Tidelands Read online



  James’s mother rose from the table and looked out of the window again as if the little market square in the small provincial town had anything to interest her. “Don’t speak like that,” she said quietly. “Not while James is risking his life.”

  “Has he escaped?” James asked his father very quietly. “I heard he was to ride away, that there was a ship waiting for him. Is he safe?”

  His father shook his head. “It didn’t happen. The plot was discovered.”

  “Hardly surprising,” James said sourly.

  His mother turned back from the window. “Don’t be bitter,” she said quietly. “Don’t let these times spoil you.”

  “They have spoiled me,” James confessed. “I have lost my faith. Lost my faith in the cause, and lost my faith in God, too. But I suppose you know that? I suppose Dr. Sean sent for you? That is why you are here?”

  His father was too honest a man to lie to his only son. “They sent for us the moment you came in,” he said. “They said you had been brought very low. Is it your faith in the king and God that is troubling you? Or is there a woman in it too?”

  James hesitated, as his mother came to the table and rested her white hand on it, the beautiful lace from her cuff reflected in the polished wood. “You can speak in front of me,” she said. “I’m very sure I have heard worse over the last few years. We have been in a ragtag court in exile, with the morals of stable cats for long enough for me to hear everything.”

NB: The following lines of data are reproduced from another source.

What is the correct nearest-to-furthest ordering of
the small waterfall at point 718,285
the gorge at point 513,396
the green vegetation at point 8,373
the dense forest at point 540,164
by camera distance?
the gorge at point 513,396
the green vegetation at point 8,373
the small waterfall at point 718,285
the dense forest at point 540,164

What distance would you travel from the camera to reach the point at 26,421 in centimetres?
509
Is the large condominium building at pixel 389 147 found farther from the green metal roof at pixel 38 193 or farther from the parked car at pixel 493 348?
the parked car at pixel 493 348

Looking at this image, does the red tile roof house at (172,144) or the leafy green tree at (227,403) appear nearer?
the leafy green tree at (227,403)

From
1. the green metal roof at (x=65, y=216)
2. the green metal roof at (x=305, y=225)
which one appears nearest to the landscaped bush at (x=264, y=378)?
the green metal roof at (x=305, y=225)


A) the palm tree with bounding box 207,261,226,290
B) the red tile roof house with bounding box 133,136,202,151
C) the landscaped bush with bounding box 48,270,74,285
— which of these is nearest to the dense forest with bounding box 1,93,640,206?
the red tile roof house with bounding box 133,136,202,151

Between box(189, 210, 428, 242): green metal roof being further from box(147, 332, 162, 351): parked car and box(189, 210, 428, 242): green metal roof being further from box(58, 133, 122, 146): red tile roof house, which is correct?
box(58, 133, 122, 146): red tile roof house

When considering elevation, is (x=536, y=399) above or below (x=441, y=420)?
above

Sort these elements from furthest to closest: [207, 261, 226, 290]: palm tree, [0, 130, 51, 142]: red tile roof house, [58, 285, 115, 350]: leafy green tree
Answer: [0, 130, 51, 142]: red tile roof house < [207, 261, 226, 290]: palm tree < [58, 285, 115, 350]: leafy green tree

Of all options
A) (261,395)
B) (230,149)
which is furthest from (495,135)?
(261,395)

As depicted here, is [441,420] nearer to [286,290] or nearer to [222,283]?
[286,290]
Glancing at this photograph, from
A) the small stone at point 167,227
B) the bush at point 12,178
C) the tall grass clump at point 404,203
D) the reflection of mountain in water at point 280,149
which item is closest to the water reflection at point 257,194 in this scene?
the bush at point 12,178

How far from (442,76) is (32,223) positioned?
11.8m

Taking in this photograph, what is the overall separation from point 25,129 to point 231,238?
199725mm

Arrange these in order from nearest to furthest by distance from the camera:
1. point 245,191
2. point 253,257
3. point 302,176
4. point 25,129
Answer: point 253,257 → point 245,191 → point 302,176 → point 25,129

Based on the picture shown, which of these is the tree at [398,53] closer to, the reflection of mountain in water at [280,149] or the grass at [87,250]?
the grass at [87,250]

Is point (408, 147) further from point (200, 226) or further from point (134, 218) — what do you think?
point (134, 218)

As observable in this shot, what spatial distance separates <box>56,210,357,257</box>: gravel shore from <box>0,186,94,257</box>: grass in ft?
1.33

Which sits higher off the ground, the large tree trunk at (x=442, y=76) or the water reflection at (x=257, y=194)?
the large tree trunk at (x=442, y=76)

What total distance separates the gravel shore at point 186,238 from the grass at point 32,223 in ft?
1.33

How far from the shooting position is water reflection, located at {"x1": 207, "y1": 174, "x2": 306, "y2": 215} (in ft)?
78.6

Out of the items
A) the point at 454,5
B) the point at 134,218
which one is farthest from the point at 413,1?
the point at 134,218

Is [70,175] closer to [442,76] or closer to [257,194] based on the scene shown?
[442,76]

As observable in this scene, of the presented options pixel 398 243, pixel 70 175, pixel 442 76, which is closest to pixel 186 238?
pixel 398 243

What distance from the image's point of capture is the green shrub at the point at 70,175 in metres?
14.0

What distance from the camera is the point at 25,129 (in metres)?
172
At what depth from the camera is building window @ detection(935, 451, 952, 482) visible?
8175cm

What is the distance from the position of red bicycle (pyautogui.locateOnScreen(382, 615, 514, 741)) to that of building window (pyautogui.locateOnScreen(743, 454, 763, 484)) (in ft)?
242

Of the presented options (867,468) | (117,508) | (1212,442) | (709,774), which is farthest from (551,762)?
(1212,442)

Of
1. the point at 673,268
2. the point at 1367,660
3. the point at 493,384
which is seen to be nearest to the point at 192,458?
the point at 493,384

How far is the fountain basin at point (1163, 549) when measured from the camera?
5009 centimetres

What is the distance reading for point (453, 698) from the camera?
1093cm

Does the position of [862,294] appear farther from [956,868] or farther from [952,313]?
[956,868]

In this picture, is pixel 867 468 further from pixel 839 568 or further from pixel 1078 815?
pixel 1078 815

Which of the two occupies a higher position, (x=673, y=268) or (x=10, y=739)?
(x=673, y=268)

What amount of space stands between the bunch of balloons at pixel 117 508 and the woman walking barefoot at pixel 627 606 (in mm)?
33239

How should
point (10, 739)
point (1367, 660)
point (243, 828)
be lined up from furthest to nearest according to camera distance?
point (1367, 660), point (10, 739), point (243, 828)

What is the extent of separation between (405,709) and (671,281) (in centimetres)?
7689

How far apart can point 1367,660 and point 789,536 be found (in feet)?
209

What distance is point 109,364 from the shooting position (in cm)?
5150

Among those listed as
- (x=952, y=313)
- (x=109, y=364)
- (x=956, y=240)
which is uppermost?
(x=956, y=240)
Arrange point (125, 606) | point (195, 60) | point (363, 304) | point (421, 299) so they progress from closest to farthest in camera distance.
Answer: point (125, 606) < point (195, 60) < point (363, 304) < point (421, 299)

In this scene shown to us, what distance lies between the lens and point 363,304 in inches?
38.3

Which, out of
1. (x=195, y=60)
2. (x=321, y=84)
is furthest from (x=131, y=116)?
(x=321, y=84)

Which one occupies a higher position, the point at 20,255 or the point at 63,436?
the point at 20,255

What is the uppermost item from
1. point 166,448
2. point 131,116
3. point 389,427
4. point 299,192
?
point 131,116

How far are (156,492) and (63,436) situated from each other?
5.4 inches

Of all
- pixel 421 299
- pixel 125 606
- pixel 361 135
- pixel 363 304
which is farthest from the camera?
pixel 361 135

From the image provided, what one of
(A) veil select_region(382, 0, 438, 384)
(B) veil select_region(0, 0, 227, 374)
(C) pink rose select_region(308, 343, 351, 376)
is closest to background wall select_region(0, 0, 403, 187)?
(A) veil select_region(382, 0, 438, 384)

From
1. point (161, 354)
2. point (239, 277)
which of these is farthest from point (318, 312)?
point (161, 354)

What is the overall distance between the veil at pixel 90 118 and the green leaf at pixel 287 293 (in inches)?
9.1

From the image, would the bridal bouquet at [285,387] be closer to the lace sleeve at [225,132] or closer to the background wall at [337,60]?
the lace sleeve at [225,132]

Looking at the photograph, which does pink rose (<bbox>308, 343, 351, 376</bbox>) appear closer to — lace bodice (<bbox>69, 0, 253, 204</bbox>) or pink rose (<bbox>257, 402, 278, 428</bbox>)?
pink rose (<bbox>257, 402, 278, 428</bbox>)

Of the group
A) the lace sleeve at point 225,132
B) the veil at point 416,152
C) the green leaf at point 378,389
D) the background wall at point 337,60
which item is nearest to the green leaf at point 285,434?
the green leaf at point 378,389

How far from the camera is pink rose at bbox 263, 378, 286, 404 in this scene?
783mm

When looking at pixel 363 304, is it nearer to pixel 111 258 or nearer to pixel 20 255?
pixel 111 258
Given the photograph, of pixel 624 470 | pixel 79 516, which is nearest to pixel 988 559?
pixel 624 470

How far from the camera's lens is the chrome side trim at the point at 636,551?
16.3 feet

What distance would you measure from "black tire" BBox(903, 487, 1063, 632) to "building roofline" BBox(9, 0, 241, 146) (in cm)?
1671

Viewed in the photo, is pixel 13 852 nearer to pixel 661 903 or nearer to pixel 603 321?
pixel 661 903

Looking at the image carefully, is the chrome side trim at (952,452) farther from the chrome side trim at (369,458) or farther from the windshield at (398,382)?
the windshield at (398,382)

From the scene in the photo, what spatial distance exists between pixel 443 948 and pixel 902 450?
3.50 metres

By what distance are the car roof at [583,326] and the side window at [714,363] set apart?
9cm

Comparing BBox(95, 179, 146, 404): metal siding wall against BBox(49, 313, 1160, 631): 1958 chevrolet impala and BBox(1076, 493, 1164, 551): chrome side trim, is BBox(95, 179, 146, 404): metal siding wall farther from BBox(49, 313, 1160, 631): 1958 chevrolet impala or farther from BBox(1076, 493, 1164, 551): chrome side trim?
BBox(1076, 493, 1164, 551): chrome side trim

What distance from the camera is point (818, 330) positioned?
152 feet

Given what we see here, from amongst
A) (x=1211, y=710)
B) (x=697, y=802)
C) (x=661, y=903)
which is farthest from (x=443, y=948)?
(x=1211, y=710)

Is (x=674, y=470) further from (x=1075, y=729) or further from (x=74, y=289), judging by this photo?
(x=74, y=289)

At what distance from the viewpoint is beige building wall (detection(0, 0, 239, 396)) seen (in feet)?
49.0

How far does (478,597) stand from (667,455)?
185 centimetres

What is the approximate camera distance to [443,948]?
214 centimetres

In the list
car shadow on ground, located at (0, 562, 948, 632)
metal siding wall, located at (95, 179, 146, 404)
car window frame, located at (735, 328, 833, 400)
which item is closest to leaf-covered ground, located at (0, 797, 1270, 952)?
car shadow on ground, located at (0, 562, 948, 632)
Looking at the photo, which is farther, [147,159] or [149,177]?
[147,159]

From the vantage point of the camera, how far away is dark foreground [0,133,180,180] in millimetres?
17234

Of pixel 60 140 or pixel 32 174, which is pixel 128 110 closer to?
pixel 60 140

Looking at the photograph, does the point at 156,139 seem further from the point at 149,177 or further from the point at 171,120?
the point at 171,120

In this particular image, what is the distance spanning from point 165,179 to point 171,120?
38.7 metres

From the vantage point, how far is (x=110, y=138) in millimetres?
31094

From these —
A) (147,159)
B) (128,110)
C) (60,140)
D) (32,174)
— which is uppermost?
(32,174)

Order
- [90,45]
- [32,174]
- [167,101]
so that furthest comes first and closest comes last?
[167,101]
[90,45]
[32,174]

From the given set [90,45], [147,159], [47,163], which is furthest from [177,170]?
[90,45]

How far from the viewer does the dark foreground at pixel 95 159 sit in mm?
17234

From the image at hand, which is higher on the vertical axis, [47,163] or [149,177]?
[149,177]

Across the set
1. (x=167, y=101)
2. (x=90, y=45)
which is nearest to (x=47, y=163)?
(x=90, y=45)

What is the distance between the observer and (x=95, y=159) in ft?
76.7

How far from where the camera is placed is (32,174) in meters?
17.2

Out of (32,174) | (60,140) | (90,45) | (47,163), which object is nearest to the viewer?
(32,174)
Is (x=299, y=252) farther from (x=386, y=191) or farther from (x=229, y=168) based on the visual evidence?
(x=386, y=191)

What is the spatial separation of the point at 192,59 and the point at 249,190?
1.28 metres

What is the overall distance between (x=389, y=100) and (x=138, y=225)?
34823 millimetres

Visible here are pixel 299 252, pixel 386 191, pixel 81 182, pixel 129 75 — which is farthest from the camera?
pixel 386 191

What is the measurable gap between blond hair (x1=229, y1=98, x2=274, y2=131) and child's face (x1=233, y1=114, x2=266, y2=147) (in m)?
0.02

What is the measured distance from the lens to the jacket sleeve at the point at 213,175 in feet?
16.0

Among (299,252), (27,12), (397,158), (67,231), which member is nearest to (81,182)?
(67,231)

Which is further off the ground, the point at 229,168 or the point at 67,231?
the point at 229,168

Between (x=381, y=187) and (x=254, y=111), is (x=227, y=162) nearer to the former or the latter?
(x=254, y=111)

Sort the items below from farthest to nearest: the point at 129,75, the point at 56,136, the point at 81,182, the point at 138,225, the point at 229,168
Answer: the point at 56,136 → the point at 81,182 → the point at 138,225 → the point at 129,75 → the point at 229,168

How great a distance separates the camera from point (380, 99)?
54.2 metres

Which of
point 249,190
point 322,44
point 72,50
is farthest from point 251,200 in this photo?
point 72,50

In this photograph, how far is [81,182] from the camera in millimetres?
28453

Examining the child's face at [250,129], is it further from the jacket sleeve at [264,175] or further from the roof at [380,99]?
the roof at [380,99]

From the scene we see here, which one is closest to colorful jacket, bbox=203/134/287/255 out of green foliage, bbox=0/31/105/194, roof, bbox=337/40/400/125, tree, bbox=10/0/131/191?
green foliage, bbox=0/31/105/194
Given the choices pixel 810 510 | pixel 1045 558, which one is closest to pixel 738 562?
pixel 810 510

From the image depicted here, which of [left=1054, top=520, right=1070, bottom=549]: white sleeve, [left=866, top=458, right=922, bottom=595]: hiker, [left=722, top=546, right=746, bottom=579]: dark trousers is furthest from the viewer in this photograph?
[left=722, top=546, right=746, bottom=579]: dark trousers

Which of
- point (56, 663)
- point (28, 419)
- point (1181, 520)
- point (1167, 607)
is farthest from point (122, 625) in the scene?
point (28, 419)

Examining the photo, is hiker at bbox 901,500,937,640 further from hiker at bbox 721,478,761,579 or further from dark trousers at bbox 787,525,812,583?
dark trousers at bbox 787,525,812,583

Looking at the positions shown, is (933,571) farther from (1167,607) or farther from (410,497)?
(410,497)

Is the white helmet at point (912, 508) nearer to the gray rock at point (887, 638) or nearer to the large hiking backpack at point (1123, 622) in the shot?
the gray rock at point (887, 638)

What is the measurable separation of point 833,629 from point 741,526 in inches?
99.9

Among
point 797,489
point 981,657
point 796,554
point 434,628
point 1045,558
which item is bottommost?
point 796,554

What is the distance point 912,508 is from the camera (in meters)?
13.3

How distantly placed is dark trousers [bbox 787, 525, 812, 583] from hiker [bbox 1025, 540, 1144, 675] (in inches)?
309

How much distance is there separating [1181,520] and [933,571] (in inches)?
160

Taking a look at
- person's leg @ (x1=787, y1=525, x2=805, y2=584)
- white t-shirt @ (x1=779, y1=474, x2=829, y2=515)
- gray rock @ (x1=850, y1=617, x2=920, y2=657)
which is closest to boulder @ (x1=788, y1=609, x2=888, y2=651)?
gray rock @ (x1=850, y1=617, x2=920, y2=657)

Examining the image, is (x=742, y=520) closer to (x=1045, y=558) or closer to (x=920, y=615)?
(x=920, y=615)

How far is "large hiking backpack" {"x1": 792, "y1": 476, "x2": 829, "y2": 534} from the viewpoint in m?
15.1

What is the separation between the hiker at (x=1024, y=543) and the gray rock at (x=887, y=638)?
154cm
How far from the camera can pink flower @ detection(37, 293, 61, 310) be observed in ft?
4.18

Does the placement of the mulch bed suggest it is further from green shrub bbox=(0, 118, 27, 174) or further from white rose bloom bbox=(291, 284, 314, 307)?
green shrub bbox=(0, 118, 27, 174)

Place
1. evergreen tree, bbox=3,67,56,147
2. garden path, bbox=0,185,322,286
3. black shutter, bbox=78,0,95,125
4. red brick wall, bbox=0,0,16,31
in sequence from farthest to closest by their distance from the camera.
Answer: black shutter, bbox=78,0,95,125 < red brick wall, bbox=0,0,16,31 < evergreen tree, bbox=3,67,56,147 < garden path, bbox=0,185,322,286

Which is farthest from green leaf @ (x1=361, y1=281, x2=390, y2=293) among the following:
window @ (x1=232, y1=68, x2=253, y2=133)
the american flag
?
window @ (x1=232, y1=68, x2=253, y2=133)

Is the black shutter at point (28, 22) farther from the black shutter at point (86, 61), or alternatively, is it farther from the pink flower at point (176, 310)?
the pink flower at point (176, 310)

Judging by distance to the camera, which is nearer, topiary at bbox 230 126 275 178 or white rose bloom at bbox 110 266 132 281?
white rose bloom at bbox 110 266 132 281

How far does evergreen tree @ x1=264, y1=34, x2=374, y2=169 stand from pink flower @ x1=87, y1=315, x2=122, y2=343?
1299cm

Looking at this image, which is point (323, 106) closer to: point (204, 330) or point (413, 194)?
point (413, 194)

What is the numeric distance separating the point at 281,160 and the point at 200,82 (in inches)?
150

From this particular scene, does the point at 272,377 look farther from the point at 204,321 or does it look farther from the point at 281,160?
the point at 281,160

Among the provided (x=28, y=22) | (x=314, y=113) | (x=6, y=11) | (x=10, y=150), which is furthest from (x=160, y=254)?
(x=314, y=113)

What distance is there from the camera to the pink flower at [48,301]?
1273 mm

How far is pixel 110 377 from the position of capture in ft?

  “Are you spoiled?” James asked her with a crooked smile.

  “I’m hardened,” she admitted. “You can’t tell me anything new.”

  “There is a woman,” he confessed. “A workingwoman, not a lady, but she is very beautiful and very brave and very . . .” He tried to think of a description that would do justice to Alinor. “Interesting,” he said. “She’s interesting. She is a herbalist, but quite uneducated. She is a simple woman but she has her own mind, her own thoughts. She lives—” He broke off, thinking that he could not describe the hovel at the side of Foulmire, and the ferry-house and the army brother. “She lives very simply,” he said, avoiding a description of her poverty. “But she saved my life the night that she first met me, and took me into hiding.”

  “Her family?” his mother prompted.

  “She has two children: a boy and a girl.”

  Her aghast face told him of his mistake.

  “I didn’t mean that! I meant to ask: is she of a good family?”

  “She has children? She’s a widow?” his father asked.

  James answered his mother first. “She has a little standing in her village, with her neighbors. There’s gossip—but there’s always gossip in these poor little places, you know that! Her husband has gone. He’s probably dead. They are poor people.” He hesitated, looking from one to another. “I’m not explaining this well. They don’t have land, or a family, or a name.”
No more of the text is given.